The longer you workout, the more catabolic the body becomes. In this case, it is not beneficial to be in the gym for long hours each day, but to aim for workouts that last around 45 minutes to avoid an increase in cortisol. This stress hormone promotes a catabolic state and increases when all energy is depleted from the body.

Benefits of an Anabolic State 

Generally speaking, all fitness goals are achieved through anabolic training. Anabolic training improves body composition, lean body mass, hormone production, and strength. Anabolic training also boosts the metabolism and improves performance levels as you continue to grow. The longer you stay in an anabolic state, the more muscle tissue you retain. Perform anabolic training to improve the following:

  • Muscle function and growth
  • Exercise abilities
  • Heart function
  • Blood circulation
  • Blood sugar levels 
  • Bone density and strength
  • Immune system function 
  • Calorie burn

These benefits impact overall health by preventing disease and other health complications.

Nutrition for an Anabolic State 

Consuming a well-balanced and nutritious meal two hours prior to a training session provides fuel for the entire workout. Roughly 30 minutes to two hours after a workout the body will begin craving the nutrients it has lost. 

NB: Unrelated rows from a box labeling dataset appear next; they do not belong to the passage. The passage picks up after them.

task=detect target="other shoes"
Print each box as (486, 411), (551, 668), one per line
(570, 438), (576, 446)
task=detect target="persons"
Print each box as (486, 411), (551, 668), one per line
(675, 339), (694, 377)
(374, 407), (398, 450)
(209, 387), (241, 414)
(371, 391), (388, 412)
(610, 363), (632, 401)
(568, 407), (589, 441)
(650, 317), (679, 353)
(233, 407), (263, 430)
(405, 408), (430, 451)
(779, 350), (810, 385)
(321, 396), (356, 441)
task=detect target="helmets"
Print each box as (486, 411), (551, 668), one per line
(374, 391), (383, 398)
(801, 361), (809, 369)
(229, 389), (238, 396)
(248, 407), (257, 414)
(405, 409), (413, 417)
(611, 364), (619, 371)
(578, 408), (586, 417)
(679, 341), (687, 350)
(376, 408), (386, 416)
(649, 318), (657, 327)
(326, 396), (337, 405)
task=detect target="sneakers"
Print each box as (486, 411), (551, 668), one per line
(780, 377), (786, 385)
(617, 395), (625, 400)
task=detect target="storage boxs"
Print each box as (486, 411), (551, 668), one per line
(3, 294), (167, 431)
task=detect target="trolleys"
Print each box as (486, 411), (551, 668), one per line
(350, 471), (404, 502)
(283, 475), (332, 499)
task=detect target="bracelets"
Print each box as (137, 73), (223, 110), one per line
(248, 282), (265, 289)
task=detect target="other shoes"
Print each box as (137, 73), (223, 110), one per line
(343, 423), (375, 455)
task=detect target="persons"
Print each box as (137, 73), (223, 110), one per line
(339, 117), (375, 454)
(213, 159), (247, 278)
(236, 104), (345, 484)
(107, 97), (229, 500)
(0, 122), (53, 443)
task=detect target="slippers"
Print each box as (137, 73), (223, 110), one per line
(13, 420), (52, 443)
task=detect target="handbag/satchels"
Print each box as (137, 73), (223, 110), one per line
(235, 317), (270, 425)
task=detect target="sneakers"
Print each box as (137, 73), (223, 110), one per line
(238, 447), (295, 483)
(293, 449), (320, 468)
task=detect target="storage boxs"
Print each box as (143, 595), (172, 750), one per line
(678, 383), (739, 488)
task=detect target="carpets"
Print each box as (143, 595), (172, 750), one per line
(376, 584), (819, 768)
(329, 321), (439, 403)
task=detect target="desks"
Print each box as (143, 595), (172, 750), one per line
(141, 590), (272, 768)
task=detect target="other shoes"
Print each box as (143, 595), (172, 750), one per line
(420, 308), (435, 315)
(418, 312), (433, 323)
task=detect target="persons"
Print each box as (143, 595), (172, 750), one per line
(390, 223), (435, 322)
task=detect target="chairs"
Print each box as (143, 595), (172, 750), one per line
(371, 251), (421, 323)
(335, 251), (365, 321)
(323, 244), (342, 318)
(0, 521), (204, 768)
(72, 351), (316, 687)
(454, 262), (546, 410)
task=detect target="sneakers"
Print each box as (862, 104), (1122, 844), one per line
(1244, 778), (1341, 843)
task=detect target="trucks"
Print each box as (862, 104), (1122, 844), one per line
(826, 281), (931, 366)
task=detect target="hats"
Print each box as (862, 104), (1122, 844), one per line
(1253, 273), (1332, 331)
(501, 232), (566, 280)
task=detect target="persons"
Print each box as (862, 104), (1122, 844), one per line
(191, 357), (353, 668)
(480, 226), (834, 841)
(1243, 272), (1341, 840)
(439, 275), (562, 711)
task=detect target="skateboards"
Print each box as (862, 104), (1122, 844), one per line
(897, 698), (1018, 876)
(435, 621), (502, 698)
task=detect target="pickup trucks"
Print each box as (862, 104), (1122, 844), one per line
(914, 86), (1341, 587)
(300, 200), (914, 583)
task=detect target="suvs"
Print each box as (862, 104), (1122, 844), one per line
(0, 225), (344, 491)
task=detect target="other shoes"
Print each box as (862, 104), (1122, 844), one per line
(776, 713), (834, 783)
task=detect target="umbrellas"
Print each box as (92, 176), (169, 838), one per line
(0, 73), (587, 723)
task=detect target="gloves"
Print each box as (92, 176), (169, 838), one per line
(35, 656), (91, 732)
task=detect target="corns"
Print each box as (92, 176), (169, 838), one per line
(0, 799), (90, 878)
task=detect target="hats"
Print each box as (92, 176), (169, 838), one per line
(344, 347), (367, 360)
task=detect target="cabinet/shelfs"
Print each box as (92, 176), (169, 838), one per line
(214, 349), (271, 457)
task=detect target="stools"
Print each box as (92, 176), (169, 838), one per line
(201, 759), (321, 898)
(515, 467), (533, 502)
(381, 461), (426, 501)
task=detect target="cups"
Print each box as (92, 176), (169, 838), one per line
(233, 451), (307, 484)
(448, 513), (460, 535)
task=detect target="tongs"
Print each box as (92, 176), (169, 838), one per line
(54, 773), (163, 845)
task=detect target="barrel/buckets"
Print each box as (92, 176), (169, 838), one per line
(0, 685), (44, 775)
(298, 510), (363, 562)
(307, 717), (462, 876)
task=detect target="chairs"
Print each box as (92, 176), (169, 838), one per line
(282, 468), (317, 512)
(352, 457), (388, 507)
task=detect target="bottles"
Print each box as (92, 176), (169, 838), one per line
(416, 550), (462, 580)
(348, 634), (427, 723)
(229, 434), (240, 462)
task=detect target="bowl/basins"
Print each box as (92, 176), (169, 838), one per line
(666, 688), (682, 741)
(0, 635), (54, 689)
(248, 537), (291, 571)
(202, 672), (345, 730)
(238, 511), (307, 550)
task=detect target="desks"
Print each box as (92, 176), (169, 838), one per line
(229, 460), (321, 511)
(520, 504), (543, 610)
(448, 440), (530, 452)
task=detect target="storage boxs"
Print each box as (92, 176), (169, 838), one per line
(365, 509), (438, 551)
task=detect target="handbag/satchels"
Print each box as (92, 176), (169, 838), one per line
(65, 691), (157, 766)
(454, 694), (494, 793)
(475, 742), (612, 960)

Real, whole foods that contain macronutrients, micronutrients, vitamins, minerals, and antioxidants are what fuel anabolic reactions. Healthy fats, high levels of protein, and complex carbs serve as the body's main energy sources.

Here are some foods you should consume to increase anabolism:

  • Lean protein (chicken, eggs, steak, fish)
  • Carbohydrates (beans, whole grains, sweet potatoes, quinoa)
  • Fats (oils, nuts, avocado)
  • Vegetables (spinach, kale, broccoli) 
  • Fruits (strawberries, blueberries, blackberries) 

Avoid consuming alcohol, packaged foods, and processed foods. Foods high in sugar and preservatives contribute to higher levels of catabolism. Another great way to achieve the benefits of these nutrients is through supplements.

It is important to remember the balance between anabolism and catabolism. By combining anabolic state with the correct nutrition plan, you will be able to achieve the body you are striving for.